[Excerpts of spatial question data]
+-------+

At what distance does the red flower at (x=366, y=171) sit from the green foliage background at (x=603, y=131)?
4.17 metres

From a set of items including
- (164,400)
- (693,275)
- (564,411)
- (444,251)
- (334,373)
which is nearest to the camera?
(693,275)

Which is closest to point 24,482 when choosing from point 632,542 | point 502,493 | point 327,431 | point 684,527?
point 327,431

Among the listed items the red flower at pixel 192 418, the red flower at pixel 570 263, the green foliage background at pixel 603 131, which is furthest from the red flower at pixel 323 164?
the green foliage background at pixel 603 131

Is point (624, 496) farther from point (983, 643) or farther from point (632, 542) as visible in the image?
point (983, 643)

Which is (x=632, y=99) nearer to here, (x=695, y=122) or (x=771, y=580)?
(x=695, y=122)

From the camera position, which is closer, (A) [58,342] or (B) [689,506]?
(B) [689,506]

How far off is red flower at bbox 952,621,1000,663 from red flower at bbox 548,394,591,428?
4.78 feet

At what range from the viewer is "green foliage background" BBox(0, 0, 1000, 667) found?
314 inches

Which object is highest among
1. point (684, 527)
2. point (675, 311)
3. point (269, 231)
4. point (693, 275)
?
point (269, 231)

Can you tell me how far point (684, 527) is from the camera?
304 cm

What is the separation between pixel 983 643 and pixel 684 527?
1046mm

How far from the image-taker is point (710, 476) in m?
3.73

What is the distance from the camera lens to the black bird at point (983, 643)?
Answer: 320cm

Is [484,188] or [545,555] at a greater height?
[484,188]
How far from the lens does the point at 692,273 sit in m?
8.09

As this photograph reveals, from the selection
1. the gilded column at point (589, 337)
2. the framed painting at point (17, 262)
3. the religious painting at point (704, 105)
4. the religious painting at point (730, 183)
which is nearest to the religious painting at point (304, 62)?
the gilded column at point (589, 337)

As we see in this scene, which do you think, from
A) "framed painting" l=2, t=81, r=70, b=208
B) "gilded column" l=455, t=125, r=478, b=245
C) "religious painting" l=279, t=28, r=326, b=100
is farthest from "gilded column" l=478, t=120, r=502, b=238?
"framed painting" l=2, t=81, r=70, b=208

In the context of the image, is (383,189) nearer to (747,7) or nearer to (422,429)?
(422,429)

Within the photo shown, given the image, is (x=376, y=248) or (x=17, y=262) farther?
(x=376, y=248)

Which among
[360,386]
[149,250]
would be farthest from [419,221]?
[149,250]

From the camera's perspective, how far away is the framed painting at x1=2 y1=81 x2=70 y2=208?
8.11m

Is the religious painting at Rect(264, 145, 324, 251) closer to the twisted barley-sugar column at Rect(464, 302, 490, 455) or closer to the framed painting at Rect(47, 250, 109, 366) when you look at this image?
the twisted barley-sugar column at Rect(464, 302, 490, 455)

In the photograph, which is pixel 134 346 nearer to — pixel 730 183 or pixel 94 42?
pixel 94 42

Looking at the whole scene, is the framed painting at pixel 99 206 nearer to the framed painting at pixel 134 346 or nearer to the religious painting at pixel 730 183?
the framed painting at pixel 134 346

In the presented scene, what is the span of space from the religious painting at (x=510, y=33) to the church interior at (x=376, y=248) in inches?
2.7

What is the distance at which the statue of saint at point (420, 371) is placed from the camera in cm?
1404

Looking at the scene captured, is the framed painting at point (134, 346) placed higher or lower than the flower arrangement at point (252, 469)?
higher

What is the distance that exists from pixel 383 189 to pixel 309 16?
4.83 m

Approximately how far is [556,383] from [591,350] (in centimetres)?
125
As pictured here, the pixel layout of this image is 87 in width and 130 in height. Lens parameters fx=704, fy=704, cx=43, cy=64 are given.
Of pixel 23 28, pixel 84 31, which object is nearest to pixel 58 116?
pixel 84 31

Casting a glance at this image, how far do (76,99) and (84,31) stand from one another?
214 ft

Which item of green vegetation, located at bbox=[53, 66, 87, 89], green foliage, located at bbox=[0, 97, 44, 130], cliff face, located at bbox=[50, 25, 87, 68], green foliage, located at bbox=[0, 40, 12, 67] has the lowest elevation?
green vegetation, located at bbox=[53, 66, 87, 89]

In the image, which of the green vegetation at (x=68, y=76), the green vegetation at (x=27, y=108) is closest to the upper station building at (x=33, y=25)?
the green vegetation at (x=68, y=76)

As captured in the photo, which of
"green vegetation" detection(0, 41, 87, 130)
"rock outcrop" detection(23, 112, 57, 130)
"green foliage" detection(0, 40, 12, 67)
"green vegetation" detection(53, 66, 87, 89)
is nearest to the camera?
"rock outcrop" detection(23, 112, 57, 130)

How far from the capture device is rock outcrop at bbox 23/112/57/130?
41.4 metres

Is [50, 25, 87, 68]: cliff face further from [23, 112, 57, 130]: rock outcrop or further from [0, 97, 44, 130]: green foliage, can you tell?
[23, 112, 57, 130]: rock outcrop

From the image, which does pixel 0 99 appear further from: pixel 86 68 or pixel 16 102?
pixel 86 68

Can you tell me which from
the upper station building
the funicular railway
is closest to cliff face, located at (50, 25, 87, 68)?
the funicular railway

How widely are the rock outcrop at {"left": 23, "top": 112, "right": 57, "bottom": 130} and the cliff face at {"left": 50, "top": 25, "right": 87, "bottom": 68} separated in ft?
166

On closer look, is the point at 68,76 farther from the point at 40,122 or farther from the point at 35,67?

+-------+

■ **Given exercise**: Print the lines of the records from the one containing "How far from the capture" through the end of the records, including both the first and the last line.

■ **Worked solution**:
How far from the capture device is rock outcrop at bbox 23/112/57/130?
41.4 metres

Is [50, 25, 87, 68]: cliff face further from [23, 112, 57, 130]: rock outcrop or further from [0, 97, 44, 130]: green foliage, can you tell?
[23, 112, 57, 130]: rock outcrop

From the image, which does pixel 0 99 appear further from: pixel 86 68 or pixel 16 102?
pixel 86 68

Can you tell me which from
the upper station building
the funicular railway
is closest to cliff face, located at (50, 25, 87, 68)?
the funicular railway

How widely are the rock outcrop at {"left": 23, "top": 112, "right": 57, "bottom": 130} and the cliff face at {"left": 50, "top": 25, "right": 87, "bottom": 68} separated in ft?
166

On closer look, is the point at 68,76 farther from the point at 40,122 or farther from the point at 35,67?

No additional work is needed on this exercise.